From: Jarod Wilson <jarod@redhat.com>
To: Bjorn Helgaas <bhelgaas@google.com>
Cc: linux-kernel@vger.kernel.org,
"Rafael J. Wysocki" <rafael.j.wysocki@intel.com>,
linux-pci@vger.kernel.org
Subject: Re: [PATCH] pci/pciehp: bail on bogus pcie reads from removed devices
Date: Tue, 4 Aug 2015 13:21:23 -0400 [thread overview]
Message-ID: <55C0F493.7080604@redhat.com> (raw)

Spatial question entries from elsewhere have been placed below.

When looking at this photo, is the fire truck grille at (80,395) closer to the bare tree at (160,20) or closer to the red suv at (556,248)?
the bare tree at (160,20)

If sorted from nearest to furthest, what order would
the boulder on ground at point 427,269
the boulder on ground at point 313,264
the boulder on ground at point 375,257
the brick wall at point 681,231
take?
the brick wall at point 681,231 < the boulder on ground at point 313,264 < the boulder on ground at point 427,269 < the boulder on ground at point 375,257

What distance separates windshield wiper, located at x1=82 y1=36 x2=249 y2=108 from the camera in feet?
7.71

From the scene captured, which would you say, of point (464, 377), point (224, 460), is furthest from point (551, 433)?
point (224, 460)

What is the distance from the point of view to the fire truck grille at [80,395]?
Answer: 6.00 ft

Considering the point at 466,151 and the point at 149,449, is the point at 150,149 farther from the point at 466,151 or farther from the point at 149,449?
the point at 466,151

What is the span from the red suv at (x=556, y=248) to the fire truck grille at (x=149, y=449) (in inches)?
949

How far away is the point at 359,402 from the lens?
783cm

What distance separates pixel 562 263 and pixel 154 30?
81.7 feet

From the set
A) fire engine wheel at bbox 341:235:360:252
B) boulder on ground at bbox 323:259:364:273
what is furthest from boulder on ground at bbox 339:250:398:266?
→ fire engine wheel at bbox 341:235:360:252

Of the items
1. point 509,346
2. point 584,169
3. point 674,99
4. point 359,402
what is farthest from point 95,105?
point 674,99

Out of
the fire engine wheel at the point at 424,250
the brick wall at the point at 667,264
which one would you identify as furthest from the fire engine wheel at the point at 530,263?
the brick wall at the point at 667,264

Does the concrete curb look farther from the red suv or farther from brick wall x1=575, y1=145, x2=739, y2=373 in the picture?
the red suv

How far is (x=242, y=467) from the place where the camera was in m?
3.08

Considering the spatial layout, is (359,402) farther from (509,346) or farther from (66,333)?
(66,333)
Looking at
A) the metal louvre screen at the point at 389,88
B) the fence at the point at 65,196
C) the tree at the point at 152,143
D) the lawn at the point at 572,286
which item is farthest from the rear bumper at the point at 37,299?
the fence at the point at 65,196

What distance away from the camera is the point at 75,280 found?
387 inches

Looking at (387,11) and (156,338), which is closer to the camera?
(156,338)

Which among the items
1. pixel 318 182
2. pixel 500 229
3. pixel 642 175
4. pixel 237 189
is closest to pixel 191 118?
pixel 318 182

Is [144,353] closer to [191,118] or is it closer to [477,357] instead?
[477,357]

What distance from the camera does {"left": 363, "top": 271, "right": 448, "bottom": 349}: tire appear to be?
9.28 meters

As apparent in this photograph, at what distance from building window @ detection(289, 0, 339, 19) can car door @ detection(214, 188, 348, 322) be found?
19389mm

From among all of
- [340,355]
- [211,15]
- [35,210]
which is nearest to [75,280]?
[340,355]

In-Reply-To: <20150804165642.GB17327@google.com>
On 8/4/2015 12:56 PM, Bjorn Helgaas wrote:
> On Tue, Aug 04, 2015 at 10:05:18AM -0400, Jarod Wilson wrote:
>> On Mon, Aug 3, 2015 at 12:14 AM, Bjorn Helgaas <bhelgaas@google.com> wrote:
>>
>>> On Tue, Jul 21, 2015 at 12:25:30PM -0400, Jarod Wilson wrote:
>>>> https://bugzilla.kernel.org/show_bug.cgi?id=99841
>>>>
>>>> Seems like a read of all 1's from a register of a device that has gone
>>>> away should be taken as a sign that the device has gone away.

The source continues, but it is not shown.